_DATA SUPPLIED:_
* * * * *

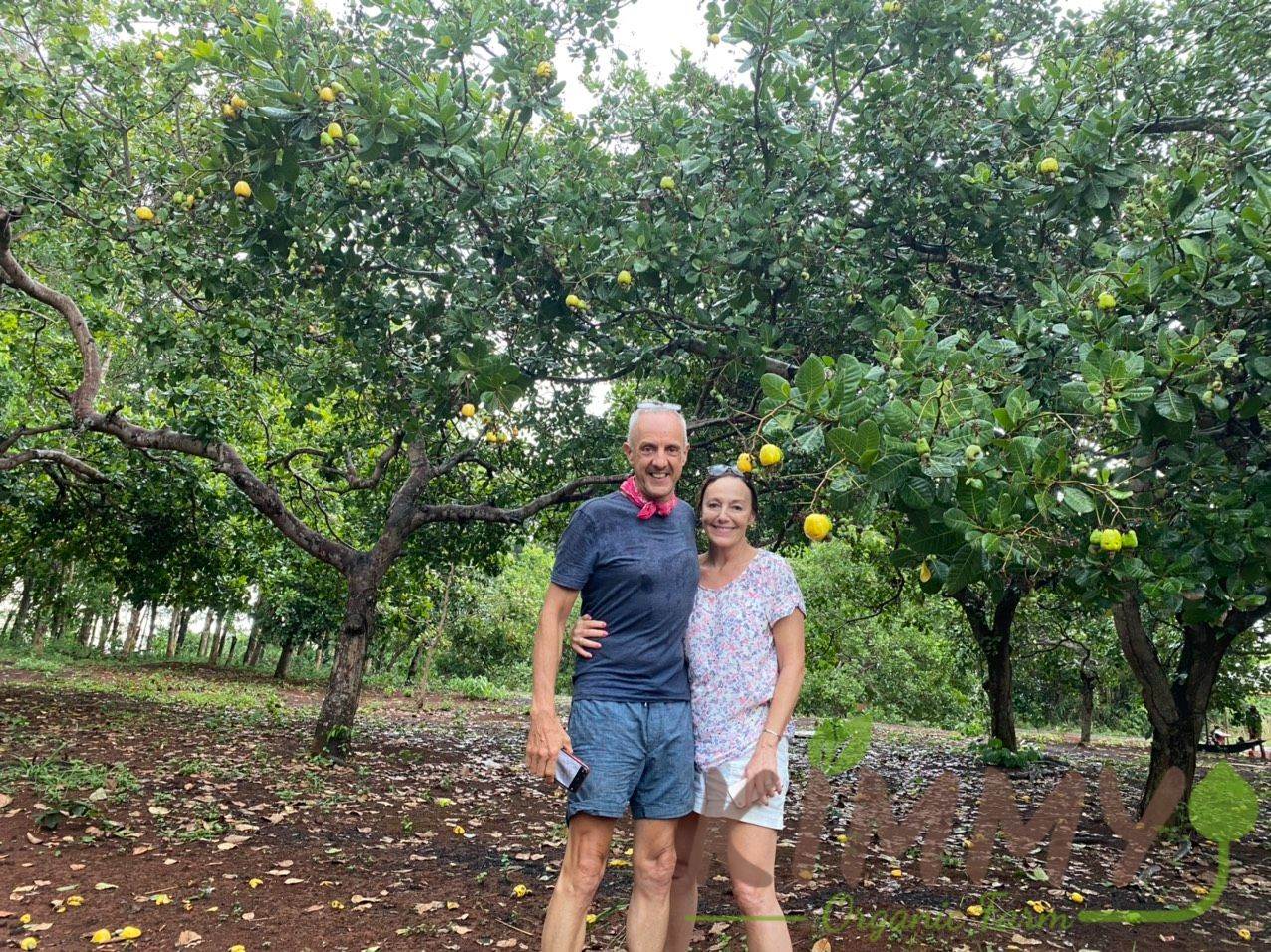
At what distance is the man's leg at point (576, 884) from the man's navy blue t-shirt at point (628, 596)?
37 centimetres

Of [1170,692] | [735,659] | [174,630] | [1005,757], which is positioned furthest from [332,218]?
A: [174,630]

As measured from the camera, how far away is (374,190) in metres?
4.78

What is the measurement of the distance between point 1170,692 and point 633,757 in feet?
18.8

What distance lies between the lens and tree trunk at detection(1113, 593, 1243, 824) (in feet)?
20.4

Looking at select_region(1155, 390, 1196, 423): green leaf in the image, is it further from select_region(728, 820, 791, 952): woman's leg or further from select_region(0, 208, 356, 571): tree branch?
select_region(0, 208, 356, 571): tree branch

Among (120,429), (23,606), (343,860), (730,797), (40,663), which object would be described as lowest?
(40,663)

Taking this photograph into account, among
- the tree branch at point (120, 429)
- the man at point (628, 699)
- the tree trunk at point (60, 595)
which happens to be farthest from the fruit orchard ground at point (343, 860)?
the tree trunk at point (60, 595)

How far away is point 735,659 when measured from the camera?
2.60 m

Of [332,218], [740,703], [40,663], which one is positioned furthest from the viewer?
[40,663]

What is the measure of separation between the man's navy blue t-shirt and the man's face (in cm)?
12

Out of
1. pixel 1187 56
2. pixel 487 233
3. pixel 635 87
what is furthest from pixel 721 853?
pixel 1187 56

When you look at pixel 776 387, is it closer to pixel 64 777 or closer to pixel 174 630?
pixel 64 777

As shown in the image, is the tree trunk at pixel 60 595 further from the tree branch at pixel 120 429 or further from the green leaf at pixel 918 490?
the green leaf at pixel 918 490

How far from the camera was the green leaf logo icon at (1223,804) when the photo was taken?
9.77ft
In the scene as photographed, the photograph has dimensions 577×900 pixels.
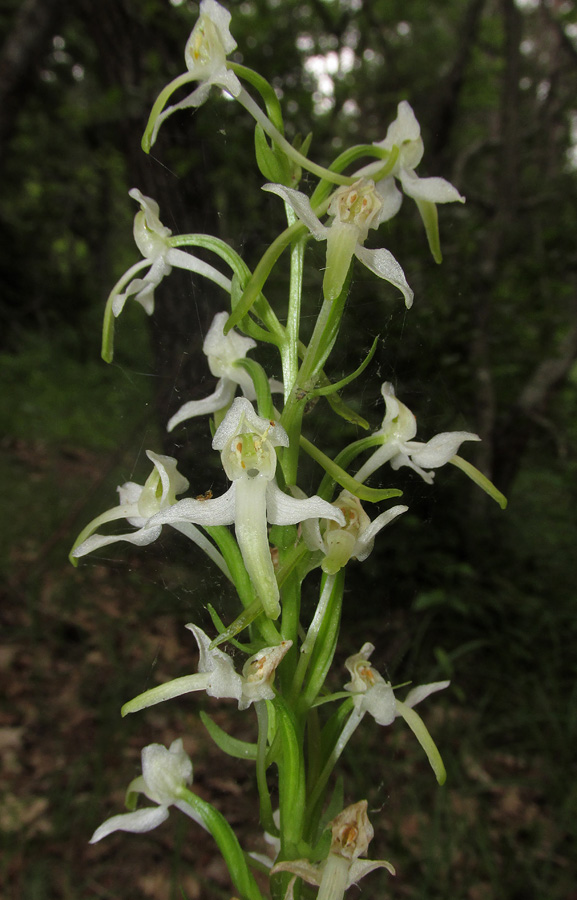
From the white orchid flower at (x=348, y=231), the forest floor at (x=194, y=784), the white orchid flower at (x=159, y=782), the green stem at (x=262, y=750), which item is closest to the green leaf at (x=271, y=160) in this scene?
the white orchid flower at (x=348, y=231)

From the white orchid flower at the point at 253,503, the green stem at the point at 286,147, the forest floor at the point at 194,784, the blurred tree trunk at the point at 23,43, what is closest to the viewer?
the white orchid flower at the point at 253,503

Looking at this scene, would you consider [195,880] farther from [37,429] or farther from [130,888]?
[37,429]

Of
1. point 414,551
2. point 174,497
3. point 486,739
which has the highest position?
point 174,497

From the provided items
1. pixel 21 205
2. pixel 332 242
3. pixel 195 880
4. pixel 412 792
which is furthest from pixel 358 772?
pixel 21 205

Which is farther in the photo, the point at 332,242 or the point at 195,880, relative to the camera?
the point at 195,880

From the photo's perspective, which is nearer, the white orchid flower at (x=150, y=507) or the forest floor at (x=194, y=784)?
the white orchid flower at (x=150, y=507)

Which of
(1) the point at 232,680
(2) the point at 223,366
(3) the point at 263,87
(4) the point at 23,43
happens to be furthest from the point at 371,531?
(4) the point at 23,43

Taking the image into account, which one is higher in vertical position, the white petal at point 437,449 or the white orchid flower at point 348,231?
the white orchid flower at point 348,231

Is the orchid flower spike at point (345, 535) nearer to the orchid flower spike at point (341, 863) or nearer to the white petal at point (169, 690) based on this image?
the white petal at point (169, 690)
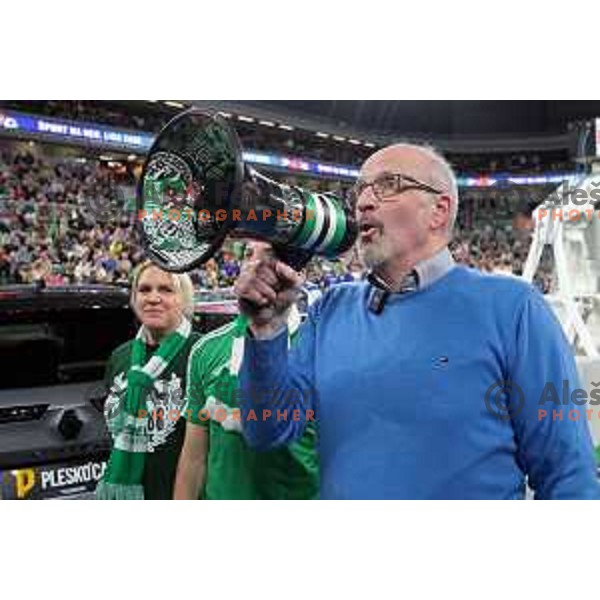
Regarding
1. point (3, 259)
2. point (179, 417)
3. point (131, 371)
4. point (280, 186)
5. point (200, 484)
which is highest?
point (280, 186)

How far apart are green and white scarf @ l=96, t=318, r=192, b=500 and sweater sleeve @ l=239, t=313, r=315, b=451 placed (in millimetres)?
637

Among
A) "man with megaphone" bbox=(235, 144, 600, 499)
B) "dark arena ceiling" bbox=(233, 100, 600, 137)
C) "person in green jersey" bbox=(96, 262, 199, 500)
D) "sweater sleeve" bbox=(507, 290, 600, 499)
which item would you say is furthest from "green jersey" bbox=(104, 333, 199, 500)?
"sweater sleeve" bbox=(507, 290, 600, 499)

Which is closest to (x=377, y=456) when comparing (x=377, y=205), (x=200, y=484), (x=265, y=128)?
(x=377, y=205)

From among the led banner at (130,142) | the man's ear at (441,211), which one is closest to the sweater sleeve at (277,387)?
the man's ear at (441,211)

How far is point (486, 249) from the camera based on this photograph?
5.45 feet

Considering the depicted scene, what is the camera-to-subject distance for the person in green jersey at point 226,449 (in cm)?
147

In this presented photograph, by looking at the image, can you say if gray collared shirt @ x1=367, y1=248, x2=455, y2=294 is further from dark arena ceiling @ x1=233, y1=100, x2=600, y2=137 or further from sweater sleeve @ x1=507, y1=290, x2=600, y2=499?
dark arena ceiling @ x1=233, y1=100, x2=600, y2=137

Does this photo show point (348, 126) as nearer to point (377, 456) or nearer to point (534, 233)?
point (534, 233)

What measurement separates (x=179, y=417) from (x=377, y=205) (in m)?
0.89

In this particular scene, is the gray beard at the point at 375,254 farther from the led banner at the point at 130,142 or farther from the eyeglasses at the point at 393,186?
the led banner at the point at 130,142

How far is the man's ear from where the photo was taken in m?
1.17

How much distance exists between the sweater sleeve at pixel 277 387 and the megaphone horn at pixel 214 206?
0.15m

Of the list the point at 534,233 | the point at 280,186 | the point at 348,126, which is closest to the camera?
the point at 280,186
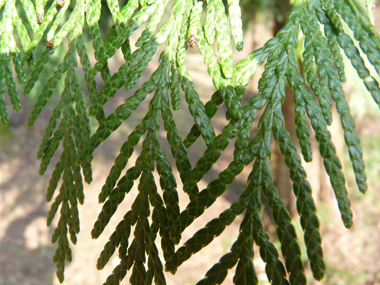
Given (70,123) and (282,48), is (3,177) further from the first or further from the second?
(282,48)

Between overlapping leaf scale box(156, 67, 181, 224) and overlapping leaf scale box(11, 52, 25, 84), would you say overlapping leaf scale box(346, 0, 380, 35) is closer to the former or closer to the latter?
overlapping leaf scale box(156, 67, 181, 224)

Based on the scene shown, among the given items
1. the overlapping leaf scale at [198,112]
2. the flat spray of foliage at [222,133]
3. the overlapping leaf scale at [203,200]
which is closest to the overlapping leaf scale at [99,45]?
the flat spray of foliage at [222,133]

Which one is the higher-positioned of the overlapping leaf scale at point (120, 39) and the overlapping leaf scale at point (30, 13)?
the overlapping leaf scale at point (30, 13)

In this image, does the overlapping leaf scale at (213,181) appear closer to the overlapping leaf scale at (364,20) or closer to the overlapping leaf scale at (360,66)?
the overlapping leaf scale at (360,66)

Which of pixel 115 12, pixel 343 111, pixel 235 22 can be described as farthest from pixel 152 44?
pixel 343 111

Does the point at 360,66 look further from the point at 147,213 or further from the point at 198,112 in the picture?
the point at 147,213

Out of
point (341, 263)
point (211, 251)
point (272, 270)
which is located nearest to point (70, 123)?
point (272, 270)

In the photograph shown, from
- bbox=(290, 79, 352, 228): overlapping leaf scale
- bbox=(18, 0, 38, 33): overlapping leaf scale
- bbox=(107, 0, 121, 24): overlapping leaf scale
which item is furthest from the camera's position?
bbox=(18, 0, 38, 33): overlapping leaf scale

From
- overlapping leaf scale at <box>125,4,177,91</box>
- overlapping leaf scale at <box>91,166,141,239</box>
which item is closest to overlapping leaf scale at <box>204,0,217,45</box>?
overlapping leaf scale at <box>125,4,177,91</box>
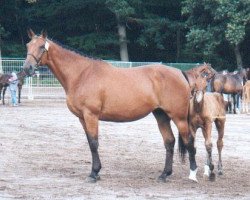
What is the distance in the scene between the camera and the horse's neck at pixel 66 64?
12164mm

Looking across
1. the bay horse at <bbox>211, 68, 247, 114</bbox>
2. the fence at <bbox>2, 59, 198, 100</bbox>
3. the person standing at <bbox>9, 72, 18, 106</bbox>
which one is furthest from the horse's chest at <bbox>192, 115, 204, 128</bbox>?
the fence at <bbox>2, 59, 198, 100</bbox>

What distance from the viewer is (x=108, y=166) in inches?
532

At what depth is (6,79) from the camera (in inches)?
1350

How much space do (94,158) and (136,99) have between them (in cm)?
120

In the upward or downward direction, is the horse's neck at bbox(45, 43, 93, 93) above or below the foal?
above

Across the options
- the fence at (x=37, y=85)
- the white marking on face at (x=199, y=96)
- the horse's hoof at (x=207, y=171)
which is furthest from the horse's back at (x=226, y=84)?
the white marking on face at (x=199, y=96)

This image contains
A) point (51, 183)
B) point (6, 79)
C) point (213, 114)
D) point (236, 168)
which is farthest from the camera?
point (6, 79)

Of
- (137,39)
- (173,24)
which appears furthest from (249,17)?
(137,39)

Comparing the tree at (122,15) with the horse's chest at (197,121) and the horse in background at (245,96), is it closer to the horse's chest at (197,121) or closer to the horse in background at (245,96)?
the horse in background at (245,96)

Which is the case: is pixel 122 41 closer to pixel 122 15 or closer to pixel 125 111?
pixel 122 15

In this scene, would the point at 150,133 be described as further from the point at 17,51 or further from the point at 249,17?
the point at 17,51

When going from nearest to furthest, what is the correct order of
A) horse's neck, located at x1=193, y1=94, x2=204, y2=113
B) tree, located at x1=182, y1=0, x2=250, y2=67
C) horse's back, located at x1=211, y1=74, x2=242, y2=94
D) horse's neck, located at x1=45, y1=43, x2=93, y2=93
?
horse's neck, located at x1=193, y1=94, x2=204, y2=113
horse's neck, located at x1=45, y1=43, x2=93, y2=93
horse's back, located at x1=211, y1=74, x2=242, y2=94
tree, located at x1=182, y1=0, x2=250, y2=67

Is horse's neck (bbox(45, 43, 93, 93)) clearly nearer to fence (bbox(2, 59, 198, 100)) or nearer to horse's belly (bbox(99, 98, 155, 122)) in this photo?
horse's belly (bbox(99, 98, 155, 122))

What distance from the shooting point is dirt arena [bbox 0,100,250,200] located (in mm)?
10641
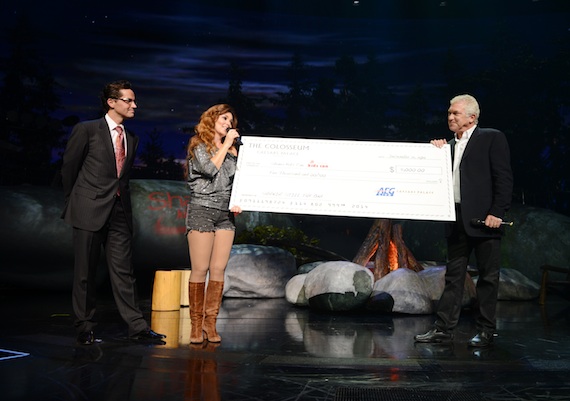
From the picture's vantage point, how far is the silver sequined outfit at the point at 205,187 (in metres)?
4.78

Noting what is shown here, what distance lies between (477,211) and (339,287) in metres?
2.42

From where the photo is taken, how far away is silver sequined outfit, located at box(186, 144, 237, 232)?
478 centimetres

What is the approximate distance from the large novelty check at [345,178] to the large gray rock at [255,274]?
3323 mm

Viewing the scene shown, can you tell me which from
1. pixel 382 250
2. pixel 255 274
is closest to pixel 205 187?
pixel 255 274

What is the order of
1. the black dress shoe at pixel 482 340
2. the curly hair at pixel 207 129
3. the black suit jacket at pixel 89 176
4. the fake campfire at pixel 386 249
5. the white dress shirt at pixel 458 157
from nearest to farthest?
the black suit jacket at pixel 89 176
the curly hair at pixel 207 129
the black dress shoe at pixel 482 340
the white dress shirt at pixel 458 157
the fake campfire at pixel 386 249

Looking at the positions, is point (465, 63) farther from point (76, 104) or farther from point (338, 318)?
point (338, 318)

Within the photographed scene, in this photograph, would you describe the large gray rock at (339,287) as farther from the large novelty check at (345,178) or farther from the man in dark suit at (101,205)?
the man in dark suit at (101,205)

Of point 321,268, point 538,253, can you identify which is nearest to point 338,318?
point 321,268

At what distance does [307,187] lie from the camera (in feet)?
17.2

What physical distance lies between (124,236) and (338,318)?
262 cm

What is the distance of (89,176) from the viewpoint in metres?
4.80

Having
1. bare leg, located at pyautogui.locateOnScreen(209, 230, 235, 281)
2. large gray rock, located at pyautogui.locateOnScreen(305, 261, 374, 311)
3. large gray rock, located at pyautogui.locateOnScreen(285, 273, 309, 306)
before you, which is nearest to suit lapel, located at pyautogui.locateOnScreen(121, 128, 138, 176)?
bare leg, located at pyautogui.locateOnScreen(209, 230, 235, 281)

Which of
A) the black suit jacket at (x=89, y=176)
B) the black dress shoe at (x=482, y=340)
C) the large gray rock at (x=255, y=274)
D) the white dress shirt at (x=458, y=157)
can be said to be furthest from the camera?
the large gray rock at (x=255, y=274)

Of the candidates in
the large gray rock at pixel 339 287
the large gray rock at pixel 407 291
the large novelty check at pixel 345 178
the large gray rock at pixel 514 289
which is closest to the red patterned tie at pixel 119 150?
the large novelty check at pixel 345 178
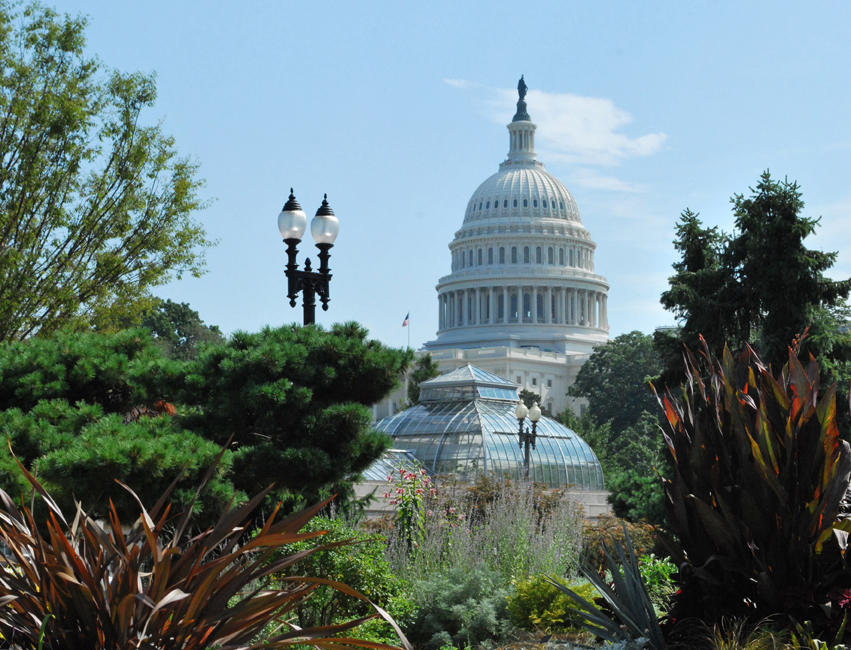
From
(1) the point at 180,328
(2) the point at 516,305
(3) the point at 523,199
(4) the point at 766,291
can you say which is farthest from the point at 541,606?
(3) the point at 523,199

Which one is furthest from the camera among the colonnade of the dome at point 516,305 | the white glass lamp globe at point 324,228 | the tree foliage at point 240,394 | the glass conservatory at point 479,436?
the colonnade of the dome at point 516,305

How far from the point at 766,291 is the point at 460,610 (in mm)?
17989

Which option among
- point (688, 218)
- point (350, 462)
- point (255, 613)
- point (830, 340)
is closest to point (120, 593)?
point (255, 613)

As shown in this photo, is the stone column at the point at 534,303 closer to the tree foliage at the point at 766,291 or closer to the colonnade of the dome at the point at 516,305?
the colonnade of the dome at the point at 516,305

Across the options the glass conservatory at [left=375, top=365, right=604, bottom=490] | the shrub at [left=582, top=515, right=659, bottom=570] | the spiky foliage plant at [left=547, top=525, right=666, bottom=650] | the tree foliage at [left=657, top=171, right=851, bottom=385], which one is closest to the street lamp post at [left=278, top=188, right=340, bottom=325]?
the shrub at [left=582, top=515, right=659, bottom=570]

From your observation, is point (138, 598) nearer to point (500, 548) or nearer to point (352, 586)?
point (352, 586)

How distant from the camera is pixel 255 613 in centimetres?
494

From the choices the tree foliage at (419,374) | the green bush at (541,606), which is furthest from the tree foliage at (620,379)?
the green bush at (541,606)

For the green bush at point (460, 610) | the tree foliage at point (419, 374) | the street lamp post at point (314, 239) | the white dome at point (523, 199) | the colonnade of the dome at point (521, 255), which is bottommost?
the green bush at point (460, 610)

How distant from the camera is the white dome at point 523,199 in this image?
421 feet

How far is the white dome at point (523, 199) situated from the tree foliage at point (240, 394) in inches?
4524

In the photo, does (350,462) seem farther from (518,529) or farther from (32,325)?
(32,325)

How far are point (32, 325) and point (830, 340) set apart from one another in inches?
663

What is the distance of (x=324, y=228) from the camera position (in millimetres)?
14156
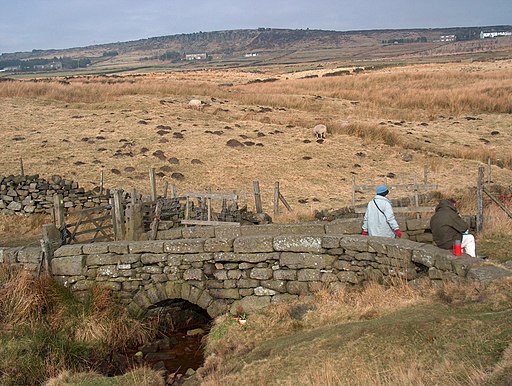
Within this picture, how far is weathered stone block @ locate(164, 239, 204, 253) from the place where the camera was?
10086mm

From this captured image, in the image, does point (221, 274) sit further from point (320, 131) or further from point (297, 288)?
point (320, 131)

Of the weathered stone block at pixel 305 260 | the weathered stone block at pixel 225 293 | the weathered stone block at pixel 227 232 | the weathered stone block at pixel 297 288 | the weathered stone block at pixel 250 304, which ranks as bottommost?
the weathered stone block at pixel 250 304

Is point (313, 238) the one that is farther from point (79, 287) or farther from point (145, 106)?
point (145, 106)

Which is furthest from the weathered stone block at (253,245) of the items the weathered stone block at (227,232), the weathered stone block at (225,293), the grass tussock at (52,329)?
the weathered stone block at (227,232)

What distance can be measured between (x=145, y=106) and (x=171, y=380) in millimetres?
31545

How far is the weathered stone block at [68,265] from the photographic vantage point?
406 inches

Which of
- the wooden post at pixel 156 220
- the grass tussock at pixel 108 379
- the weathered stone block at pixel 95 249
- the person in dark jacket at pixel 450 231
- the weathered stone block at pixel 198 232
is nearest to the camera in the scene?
the grass tussock at pixel 108 379

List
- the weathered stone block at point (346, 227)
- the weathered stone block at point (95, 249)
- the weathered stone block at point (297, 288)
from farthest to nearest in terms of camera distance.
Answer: the weathered stone block at point (346, 227), the weathered stone block at point (95, 249), the weathered stone block at point (297, 288)

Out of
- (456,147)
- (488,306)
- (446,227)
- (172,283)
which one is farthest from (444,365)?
Result: (456,147)

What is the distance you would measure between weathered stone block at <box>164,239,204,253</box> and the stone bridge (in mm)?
18

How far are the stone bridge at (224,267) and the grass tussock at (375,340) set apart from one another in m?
0.37

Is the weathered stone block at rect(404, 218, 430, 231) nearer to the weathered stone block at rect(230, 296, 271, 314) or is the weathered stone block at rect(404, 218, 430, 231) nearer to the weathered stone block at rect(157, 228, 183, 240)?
the weathered stone block at rect(230, 296, 271, 314)

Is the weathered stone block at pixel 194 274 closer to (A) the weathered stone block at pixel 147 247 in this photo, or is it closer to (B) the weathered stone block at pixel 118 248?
(A) the weathered stone block at pixel 147 247

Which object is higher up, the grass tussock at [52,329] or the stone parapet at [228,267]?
the stone parapet at [228,267]
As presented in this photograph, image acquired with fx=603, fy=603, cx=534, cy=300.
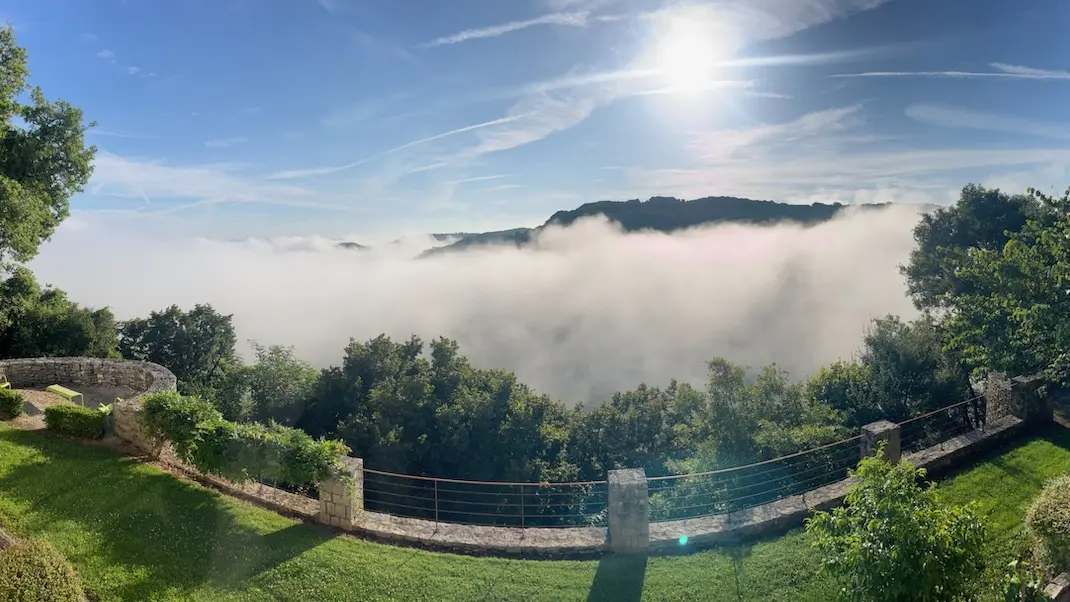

* * * * *

_DIRECTIVE:_ Count the lines of the data above that contain the word "petal", and give only that number.

_SOLUTION TO THE EXERCISE:_ 3